[Lines of data]
┏━━
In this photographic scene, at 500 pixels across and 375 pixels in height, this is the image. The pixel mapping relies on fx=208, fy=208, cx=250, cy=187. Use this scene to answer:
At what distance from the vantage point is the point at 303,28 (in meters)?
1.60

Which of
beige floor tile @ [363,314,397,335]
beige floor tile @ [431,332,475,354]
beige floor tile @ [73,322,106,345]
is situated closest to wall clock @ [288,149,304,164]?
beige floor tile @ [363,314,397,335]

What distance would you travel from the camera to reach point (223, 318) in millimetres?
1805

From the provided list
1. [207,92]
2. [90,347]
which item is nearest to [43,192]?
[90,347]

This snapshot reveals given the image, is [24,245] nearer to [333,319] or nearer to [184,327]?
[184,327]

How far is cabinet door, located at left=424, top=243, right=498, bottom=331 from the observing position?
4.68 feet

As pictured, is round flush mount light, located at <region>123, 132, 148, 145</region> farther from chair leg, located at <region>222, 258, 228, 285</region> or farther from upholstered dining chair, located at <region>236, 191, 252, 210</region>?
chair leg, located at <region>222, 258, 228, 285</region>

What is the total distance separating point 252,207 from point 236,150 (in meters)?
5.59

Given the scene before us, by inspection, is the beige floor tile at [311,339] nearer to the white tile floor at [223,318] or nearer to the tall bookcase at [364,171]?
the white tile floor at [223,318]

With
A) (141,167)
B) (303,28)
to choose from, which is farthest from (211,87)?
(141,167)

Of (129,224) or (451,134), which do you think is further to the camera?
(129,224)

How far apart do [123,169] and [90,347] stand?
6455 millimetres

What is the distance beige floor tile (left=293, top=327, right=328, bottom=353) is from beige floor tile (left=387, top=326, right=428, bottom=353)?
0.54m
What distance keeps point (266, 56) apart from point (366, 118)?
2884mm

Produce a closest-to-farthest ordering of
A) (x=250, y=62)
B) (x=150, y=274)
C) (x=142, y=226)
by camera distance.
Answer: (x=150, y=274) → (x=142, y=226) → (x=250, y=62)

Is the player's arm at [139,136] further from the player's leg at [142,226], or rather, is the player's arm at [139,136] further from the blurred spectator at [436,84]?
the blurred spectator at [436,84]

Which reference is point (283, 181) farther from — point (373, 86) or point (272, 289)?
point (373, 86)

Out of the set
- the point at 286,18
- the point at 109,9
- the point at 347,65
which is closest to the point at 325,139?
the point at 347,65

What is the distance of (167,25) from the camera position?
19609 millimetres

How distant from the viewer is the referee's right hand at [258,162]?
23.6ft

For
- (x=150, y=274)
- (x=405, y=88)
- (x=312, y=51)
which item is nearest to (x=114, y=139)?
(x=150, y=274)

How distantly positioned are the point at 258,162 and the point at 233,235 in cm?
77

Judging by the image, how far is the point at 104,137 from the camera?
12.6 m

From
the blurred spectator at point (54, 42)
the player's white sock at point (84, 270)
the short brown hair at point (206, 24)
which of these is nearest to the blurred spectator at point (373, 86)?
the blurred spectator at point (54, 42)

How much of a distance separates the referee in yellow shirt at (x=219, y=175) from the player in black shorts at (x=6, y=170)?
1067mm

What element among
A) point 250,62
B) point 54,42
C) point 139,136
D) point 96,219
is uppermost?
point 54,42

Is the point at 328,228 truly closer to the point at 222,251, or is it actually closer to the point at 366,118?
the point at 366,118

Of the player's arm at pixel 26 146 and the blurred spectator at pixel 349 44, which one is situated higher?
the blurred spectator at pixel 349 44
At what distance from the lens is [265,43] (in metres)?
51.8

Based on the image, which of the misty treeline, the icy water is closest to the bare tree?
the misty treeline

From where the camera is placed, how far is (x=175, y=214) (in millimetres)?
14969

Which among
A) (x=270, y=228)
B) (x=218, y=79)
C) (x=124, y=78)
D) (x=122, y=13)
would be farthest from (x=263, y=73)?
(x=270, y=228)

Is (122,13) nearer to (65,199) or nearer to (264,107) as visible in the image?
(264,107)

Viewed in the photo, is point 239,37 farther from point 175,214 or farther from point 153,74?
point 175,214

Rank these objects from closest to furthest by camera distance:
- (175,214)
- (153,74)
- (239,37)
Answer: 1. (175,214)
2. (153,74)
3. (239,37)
┗━━
EXERCISE DETAILS. Reproduce everything from the line containing "As pictured, is" down to the line containing "6455 millimetres", including both of those lines, and nothing else.

TASK RESULT.
As pictured, is round flush mount light, located at <region>123, 132, 148, 145</region> farther from chair leg, located at <region>222, 258, 228, 285</region> or farther from upholstered dining chair, located at <region>236, 191, 252, 210</region>?
chair leg, located at <region>222, 258, 228, 285</region>

What is the total distance separating point 252,207 from point 236,150 (in meters)?
5.59

Given the scene before us, by inspection, is the beige floor tile at [311,339] nearer to the white tile floor at [223,318] or nearer to the tall bookcase at [364,171]?
the white tile floor at [223,318]

With
A) (141,167)
B) (303,28)
to choose from, which is farthest from (211,87)?
(141,167)

Of (129,224) or (451,134), which do you think is further to the camera?
(129,224)

How far apart do [123,169] and [90,347] stand?
6455 millimetres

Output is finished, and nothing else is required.